Q: Who do you see as your main challengers?

Hatakeyama: I think everybody that qualified, because it means all of them are fast.

Q: Who are your sporting inspirations?

I like Naomi Osaka. She seems like a chilled person but when she plays, she is so strong and so cool.

Q: You started BMX with your family, and they know about BMX. Do they make give you feedback on your performances?

Hatakeyama: They used to do that! My mum checked the recording of my performances and made comments like, "It’s better to do this and that." But since I moved to Switzerland for training, away from them, I don't get that anymore.

Q: How has your early success in 2011 and 2012 changed your life?

Hatakeyama: I have been competing at the World Championship since 2008 but nothing changed after the wins. I realised that BMX is my sport, and I will do this for a long time.

In terms of my daily life, it didn’t change much. BMX is a minor sport in Japan so when I went to school, I was just an ordinary student.

Q: What lessons from the past could help you in Tokyo?

Hatakeyama: I've won the World Championship three times. After the third win in 2012, I haven’t achieved a good result. Instead, it got worse year by year. I finished second in 2013 and then third in the next year. The year after, I didn’t even qualify for the final.

In those years, I was thinking, "Why can't I get a good result even though I’m training hard?" I didn’t enjoy riding at all. But then I realised it’s very important to enjoy BMX itself.

When I started BMX the first time, it was such fun and this was the only reason I rode.

Q: So, enjoyment is the key for you?

Hatakeyama: I like the word ‘Tanoshinda-mon gachi’ (translated as 'You will be a winner if you enjoy it'). If you don’t enjoy the training, you cannot be better and cannot get a good result.
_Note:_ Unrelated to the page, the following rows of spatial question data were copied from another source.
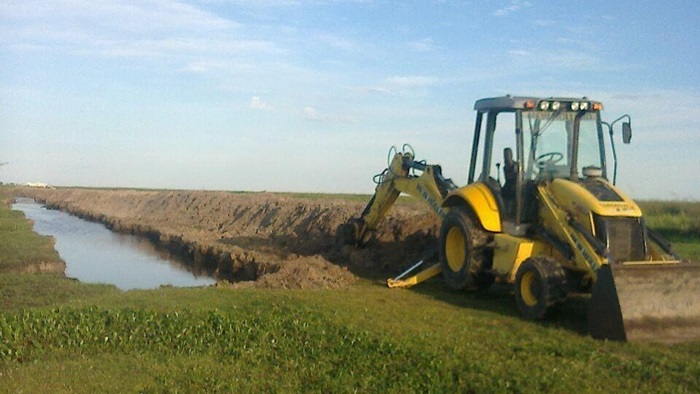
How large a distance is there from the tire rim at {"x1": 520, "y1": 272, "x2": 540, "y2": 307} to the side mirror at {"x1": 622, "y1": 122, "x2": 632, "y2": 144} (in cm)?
256

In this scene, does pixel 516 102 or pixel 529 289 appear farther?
pixel 516 102

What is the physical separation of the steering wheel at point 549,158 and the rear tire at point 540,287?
1.87 metres

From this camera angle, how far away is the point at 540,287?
1025 cm

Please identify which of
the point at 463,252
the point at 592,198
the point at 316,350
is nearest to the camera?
the point at 316,350

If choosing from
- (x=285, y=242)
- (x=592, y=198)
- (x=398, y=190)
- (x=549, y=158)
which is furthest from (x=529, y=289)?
(x=285, y=242)

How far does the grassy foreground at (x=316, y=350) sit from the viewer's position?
24.7 ft

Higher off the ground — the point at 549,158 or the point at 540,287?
the point at 549,158

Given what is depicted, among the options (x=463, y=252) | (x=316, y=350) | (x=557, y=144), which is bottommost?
(x=316, y=350)

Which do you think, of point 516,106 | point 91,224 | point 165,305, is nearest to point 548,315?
point 516,106

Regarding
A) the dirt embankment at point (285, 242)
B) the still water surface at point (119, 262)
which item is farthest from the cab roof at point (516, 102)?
the still water surface at point (119, 262)

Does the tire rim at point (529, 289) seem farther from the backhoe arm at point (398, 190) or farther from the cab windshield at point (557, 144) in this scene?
the backhoe arm at point (398, 190)

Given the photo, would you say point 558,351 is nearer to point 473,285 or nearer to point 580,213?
point 580,213

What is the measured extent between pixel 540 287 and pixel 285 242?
11281 millimetres

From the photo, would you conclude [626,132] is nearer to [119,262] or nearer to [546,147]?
[546,147]
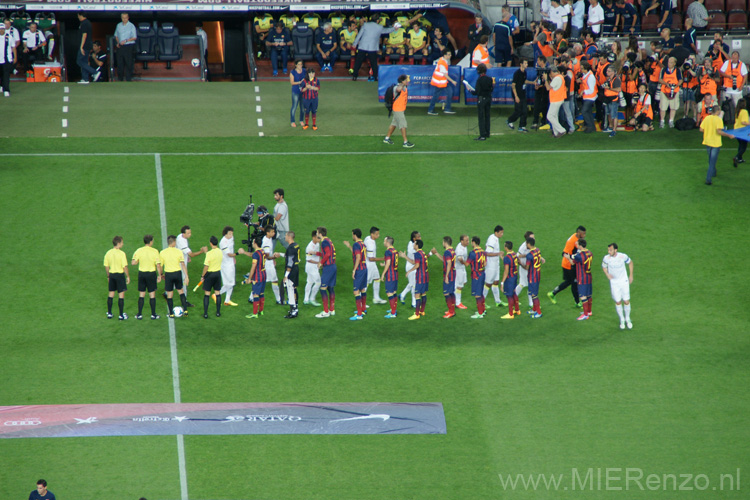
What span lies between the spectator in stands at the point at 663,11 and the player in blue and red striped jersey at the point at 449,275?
1624 cm

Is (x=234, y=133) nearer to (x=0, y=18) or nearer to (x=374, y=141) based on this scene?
(x=374, y=141)

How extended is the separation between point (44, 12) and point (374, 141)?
1331cm

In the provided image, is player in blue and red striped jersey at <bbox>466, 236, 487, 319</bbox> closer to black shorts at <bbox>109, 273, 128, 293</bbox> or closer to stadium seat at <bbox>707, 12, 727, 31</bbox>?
black shorts at <bbox>109, 273, 128, 293</bbox>

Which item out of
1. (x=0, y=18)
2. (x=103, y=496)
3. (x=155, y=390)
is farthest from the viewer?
(x=0, y=18)

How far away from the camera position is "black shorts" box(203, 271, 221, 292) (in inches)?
773

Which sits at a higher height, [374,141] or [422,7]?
[422,7]

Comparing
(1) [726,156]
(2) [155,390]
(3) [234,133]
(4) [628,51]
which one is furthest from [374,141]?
(2) [155,390]

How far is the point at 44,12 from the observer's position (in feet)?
109

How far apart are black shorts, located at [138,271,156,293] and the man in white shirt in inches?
121

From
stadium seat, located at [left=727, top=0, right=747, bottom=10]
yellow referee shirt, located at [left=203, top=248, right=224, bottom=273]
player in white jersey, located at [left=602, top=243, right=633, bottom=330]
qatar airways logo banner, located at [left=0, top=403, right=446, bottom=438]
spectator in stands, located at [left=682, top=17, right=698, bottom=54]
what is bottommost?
qatar airways logo banner, located at [left=0, top=403, right=446, bottom=438]

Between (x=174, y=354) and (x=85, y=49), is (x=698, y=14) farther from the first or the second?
(x=174, y=354)

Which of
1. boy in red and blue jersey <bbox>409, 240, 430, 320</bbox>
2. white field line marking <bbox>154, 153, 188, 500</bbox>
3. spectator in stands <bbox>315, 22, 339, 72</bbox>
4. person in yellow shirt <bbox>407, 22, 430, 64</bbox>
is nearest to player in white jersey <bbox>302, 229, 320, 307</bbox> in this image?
boy in red and blue jersey <bbox>409, 240, 430, 320</bbox>

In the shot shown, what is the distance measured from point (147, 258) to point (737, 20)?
23.8 m

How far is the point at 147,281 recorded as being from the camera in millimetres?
19281
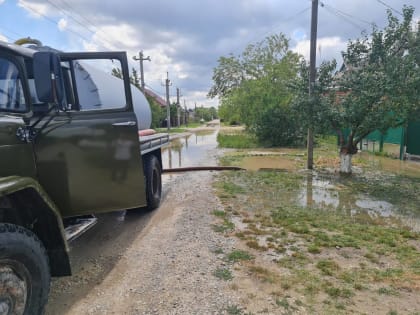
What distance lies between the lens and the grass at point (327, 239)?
2881mm

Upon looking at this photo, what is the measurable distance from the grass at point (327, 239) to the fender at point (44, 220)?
6.00ft

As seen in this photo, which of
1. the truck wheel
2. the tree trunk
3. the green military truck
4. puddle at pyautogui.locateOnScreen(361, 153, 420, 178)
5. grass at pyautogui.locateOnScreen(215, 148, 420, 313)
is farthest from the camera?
puddle at pyautogui.locateOnScreen(361, 153, 420, 178)

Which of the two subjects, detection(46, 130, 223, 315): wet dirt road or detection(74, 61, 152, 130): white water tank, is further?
detection(74, 61, 152, 130): white water tank

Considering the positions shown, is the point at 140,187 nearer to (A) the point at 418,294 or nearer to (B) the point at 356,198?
(A) the point at 418,294

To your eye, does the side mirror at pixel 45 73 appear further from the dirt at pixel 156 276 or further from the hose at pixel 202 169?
the hose at pixel 202 169

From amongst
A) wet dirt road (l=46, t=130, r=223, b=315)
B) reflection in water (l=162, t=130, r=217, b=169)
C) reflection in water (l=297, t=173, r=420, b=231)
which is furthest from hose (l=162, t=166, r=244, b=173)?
wet dirt road (l=46, t=130, r=223, b=315)

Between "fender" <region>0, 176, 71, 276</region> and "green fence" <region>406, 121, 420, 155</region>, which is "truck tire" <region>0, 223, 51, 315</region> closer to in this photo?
"fender" <region>0, 176, 71, 276</region>

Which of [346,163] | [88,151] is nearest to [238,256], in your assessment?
[88,151]

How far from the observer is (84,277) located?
10.2 ft

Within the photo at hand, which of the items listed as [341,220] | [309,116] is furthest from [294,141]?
[341,220]

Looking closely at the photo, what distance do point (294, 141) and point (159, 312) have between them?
53.7 feet

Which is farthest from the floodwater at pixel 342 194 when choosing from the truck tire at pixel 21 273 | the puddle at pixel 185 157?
the truck tire at pixel 21 273

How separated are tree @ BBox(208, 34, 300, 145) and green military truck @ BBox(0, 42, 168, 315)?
36.8 feet

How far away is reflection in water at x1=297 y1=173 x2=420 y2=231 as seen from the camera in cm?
517
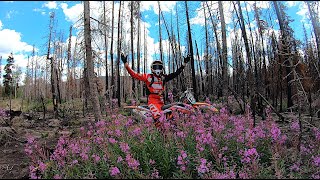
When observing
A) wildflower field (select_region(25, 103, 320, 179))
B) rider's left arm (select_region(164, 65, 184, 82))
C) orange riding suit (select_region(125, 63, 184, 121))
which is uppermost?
rider's left arm (select_region(164, 65, 184, 82))

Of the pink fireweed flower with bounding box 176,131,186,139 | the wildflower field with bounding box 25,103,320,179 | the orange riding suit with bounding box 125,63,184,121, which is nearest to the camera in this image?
the wildflower field with bounding box 25,103,320,179

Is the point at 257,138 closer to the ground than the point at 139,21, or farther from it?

So, it’s very important to remember the feeling when I first started riding.

Q: I read that you take a stuffed rabbit called Piro-chan everywhere with you. Is this true?

Hatakeyama: Yes. I am planning to take it to the Olympic Village with me.

Q: How do you think you will perform in Tokyo?

Hatakeyama: I want to give my 100%. If I can do that, I believe that the results will follow. I hope people enjoy my performance.